Эти люди, каждый день улыбающиеся ей люди, спрашивающие, как дела и болтающие о пустяках, закрывали глаза на всю творившуюся дичь. Начальник, что постоянно распускал руки и вываливал ворох пошлых шуток, как ушат ледяной воды за шиворот, для них был богом. Анна, к чьей помощи они постоянно прибегали — подушкой для битья. Поводом, чтобы почесать языки о её перемолотые кости. Что именно в тех сплетнях и слухах было — уже неважно. Что коллеги думали о ней — теперь тоже.

Никто друг другу. Простые люди, живущие своей простой жизнью. Без сочувствия и поддержки, они проходили мимо, пожимали плечами и принимали свою дозу повседневной нормы. Ничем ей не были обязаны.

И это правда. Нет смысла злиться на них. Как не нужно больше беспокоиться об их здоровье, счастье и потраченных нервах.

Она ведь тоже ничем им не обязана.

— Я устала. — Анна протянула руку, чтобы жестом попросить отдать ей свернутую в бумажную трубочку травку.

— Она крепкая, сильно не затягивайся, — произнёс Тимур, передавая ей сигарету.

— Я думала, ты завязал с наркотиками.

— Осуждаешь?

— У тебя была тяжелая реабилитация. — Аня аккуратно подцепила губами суженый край самокрутки и втянула в себя немного горчащего дыма. — Я сильно переживала.

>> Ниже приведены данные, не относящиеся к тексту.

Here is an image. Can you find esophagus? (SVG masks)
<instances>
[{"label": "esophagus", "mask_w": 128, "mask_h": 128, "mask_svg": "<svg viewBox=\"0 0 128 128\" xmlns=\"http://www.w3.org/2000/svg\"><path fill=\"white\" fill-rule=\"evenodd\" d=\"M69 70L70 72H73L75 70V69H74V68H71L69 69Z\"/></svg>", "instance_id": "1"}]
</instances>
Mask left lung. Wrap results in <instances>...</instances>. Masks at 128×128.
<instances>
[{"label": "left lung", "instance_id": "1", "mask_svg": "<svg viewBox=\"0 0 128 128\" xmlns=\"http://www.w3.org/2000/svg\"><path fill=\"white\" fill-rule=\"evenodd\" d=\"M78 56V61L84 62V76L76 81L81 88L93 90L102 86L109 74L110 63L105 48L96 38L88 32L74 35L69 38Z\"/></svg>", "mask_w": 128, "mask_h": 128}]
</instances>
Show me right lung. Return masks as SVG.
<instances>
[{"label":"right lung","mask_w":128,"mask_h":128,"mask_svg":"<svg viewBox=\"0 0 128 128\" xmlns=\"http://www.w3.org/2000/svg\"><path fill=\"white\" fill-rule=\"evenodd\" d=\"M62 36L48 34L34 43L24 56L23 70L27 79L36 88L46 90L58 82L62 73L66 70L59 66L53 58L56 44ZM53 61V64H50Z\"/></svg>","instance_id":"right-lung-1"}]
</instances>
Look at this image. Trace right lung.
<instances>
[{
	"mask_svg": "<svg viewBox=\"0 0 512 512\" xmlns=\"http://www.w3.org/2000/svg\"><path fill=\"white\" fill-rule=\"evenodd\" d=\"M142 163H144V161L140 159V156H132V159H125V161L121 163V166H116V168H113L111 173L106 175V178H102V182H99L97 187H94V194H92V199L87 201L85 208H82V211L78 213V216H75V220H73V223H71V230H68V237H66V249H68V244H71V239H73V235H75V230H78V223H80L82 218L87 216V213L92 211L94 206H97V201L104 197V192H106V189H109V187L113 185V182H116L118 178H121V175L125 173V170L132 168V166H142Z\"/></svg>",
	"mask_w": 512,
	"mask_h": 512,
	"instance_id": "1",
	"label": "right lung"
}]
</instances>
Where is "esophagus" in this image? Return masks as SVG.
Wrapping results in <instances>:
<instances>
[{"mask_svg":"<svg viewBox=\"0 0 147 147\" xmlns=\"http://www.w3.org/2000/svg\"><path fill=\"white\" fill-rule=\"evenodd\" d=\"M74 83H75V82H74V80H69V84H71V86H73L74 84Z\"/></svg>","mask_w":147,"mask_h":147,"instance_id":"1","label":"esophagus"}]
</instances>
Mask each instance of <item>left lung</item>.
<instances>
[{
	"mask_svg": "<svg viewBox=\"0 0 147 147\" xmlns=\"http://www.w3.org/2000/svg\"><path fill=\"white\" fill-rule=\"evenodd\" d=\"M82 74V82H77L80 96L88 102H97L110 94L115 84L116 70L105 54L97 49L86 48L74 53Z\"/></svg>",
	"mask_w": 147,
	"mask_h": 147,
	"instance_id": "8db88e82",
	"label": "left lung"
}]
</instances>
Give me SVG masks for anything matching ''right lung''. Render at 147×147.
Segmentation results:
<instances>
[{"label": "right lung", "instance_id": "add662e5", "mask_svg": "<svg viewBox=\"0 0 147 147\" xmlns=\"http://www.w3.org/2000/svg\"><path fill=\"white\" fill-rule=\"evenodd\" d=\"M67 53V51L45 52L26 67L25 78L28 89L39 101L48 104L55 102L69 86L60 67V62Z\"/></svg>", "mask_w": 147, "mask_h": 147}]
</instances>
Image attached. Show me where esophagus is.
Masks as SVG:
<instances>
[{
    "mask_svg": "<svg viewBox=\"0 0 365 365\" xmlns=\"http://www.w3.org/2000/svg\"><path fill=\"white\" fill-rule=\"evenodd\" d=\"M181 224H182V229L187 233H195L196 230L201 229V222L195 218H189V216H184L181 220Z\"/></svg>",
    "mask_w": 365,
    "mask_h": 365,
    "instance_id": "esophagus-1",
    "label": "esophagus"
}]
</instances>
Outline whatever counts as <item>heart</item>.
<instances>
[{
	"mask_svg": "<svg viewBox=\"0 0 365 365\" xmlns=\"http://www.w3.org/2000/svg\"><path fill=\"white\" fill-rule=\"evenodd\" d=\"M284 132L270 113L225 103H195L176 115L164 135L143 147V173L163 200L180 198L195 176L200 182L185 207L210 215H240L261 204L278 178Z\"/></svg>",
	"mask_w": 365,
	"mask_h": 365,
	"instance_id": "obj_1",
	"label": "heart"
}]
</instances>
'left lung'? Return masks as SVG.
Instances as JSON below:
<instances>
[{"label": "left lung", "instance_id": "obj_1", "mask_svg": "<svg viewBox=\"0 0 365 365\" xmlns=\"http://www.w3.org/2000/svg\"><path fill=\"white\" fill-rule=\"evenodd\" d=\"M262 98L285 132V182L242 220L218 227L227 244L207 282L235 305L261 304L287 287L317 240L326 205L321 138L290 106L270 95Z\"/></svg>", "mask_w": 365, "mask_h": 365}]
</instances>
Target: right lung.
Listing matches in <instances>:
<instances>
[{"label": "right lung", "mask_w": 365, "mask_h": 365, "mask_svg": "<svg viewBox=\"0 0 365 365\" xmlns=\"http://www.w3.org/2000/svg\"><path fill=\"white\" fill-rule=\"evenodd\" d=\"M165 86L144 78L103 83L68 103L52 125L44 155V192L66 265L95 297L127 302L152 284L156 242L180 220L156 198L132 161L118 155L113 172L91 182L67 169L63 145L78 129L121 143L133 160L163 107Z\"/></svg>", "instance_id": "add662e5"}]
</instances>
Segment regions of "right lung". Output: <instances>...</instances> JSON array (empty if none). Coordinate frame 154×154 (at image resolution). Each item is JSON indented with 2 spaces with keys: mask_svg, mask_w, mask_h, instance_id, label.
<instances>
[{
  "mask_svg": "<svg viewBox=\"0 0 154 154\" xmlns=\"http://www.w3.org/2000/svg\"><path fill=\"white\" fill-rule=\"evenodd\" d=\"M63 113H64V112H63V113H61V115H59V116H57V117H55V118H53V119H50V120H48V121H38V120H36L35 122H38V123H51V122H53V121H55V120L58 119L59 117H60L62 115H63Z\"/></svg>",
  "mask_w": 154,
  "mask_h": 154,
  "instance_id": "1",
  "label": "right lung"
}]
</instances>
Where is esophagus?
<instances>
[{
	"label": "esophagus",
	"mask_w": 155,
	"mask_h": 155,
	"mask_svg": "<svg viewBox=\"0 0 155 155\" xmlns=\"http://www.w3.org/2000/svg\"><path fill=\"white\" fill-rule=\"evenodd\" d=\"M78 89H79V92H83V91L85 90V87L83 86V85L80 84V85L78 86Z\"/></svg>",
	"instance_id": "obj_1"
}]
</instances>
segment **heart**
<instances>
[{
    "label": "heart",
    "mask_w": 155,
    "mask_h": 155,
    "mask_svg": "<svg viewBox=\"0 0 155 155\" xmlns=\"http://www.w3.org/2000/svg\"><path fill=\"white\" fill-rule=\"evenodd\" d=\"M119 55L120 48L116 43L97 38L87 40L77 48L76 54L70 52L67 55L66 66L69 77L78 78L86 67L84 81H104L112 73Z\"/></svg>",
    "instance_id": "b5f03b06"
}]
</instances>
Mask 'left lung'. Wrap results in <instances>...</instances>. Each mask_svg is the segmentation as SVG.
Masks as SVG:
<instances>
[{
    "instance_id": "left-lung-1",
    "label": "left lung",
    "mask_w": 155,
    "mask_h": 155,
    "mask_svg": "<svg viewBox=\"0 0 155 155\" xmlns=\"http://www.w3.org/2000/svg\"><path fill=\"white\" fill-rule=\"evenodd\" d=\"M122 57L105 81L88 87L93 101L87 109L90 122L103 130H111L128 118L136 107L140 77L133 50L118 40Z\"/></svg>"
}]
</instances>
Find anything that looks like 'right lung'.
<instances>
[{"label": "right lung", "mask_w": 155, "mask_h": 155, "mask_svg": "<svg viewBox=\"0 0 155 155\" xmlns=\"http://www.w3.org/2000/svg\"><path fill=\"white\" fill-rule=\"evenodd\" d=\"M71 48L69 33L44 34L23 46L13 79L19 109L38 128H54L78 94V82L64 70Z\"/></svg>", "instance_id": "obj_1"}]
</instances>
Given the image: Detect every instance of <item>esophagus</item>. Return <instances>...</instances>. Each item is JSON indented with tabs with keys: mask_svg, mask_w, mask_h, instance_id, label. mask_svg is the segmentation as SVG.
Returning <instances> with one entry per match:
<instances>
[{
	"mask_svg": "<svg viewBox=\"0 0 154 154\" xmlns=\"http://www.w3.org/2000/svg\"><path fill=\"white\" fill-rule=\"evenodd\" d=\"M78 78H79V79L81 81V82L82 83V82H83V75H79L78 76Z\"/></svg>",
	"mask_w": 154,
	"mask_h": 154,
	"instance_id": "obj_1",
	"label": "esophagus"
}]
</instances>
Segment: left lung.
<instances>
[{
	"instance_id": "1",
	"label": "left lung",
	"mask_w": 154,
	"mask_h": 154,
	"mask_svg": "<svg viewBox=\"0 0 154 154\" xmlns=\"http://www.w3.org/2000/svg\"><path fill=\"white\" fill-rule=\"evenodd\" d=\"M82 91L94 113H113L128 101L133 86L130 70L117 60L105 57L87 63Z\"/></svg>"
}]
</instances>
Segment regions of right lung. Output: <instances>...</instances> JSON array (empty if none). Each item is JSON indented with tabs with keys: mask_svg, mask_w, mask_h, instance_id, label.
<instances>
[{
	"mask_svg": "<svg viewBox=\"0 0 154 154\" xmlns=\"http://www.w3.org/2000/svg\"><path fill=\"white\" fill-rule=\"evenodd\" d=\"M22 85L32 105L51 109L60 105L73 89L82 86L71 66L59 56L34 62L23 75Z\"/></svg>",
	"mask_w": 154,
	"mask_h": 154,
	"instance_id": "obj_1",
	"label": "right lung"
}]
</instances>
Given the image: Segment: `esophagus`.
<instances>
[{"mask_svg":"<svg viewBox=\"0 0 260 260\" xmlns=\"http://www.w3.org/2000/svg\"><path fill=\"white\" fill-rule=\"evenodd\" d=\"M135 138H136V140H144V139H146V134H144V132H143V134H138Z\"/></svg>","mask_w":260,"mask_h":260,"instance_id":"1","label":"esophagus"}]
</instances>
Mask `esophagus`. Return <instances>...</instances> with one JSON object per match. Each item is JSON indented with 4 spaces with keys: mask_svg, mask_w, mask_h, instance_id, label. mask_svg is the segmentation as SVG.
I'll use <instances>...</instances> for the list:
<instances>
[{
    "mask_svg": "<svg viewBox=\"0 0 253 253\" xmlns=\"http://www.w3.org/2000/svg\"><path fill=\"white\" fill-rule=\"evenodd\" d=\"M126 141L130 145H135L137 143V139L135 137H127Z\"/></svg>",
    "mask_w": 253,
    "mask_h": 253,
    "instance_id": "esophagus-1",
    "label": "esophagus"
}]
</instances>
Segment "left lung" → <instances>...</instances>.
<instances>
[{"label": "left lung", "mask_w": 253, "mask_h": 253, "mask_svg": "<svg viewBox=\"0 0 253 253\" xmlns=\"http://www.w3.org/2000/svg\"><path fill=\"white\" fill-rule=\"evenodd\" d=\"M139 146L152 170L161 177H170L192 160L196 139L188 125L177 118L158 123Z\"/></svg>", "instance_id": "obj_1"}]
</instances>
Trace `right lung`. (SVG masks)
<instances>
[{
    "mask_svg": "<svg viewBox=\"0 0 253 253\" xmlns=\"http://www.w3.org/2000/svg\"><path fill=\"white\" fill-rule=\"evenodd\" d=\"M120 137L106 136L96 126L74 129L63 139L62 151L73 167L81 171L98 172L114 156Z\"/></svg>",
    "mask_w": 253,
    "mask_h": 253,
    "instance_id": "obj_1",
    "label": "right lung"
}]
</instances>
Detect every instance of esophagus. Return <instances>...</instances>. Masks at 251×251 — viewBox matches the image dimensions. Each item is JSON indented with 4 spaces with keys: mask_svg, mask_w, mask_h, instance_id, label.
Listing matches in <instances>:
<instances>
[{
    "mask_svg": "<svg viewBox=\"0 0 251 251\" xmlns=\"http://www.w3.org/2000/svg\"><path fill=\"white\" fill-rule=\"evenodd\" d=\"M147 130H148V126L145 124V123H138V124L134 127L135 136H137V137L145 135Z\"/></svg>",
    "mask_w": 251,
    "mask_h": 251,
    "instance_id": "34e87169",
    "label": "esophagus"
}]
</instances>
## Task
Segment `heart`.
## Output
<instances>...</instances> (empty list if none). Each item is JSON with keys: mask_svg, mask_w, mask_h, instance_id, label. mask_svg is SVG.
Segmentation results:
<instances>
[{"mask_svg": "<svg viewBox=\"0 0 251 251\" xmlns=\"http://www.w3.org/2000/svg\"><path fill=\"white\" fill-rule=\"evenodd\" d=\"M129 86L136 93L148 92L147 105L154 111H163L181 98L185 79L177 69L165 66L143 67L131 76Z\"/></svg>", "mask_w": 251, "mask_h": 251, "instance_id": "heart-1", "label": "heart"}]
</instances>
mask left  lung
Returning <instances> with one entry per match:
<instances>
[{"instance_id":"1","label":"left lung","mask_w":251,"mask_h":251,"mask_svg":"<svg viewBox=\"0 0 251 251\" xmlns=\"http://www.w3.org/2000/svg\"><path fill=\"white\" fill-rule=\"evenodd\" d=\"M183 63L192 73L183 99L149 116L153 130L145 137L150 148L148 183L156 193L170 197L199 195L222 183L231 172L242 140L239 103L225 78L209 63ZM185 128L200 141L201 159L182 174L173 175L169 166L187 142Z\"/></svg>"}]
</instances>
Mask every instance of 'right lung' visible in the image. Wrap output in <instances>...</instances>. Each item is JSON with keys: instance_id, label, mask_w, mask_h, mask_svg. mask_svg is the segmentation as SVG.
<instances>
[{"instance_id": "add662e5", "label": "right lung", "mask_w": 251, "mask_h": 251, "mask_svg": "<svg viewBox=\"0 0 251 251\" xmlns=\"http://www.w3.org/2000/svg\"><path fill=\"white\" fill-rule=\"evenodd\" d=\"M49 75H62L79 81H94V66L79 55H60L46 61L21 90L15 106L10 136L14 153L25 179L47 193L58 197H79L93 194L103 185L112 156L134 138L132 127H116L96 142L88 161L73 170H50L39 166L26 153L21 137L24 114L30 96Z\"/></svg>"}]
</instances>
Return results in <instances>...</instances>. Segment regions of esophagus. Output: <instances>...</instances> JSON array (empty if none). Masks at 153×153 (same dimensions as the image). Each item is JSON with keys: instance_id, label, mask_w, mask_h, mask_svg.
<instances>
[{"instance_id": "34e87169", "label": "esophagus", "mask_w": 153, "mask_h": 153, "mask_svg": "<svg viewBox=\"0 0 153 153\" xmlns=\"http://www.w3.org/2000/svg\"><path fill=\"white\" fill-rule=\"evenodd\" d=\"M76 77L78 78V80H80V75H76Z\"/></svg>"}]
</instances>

Не хочу, чтобы ты из-за меня сорвался.

— Согласись, это лучше, чем героин.

— Не соглашусь.

— Я вменяем. И знаю, что делаю, — отрешенно проговорил Тимур. — Из зависимости бесследно не выходят, её заменяют на другую, ту, которая приносит меньший вред. И ты здесь не причём. Не напрямую, по крайней мере.

— Обнадёжил.

В повисшем между ними молчании словно бы тягучими пластами залёг влажный тропический воздух. В нём явственно ощущалась какая-то вопиющая недосказанность. И неозвученные вопросы из самой глубины сердца.

Анна затушила окурок и щелчком отправила его в полёт с балкона. Вниз, туда, где в живописных позах раскинулись бессознательные тела её коллег.

— Ань, не надо… — Тимур вздрогнул, когда тонкие руки обхватили его за талию, а на плечо опустился чужой мягкий подбородок.

— Потерпи пару минут, пожалуйста. — Аня смущенно потерлась носом о разгоряченную солнцем бледную кожу, попала в татуировку какой-то демонической рожи и улыбнулась. — Тим, я, кажется, в тебя по уши…

— Отойди, прошу, — сквозь зубы процедил парень, стараясь как можно аккуратнее отстраниться. — И подумай десять раз прежде, чем сказать то, что собиралась!

Анна застыла лишь на мгновение, за которое успела сделать тяжелый вдох и на выдохе пробормотать извинения. Руки она сразу же убрала, поспешно и как-то неловко, а после резко развернулась, чтобы уйти с балкона.

«Так будет лучше», — подумалось Тимуру вскользь.

Пусть бы злилась на него. Пусть бы к вечеру села на катер вместе со своими коллегами и уехала на материк. Да, пришлось бы потом долго просить прощения за грубость. Объяснять, что правда дорожит их дружбой… Но нет же, в груди всё рвалось наружу от этого её расстроенного голоса и проклятой сосущей пустоты, которая вновь накрыла с головой, когда она разорвала объятия.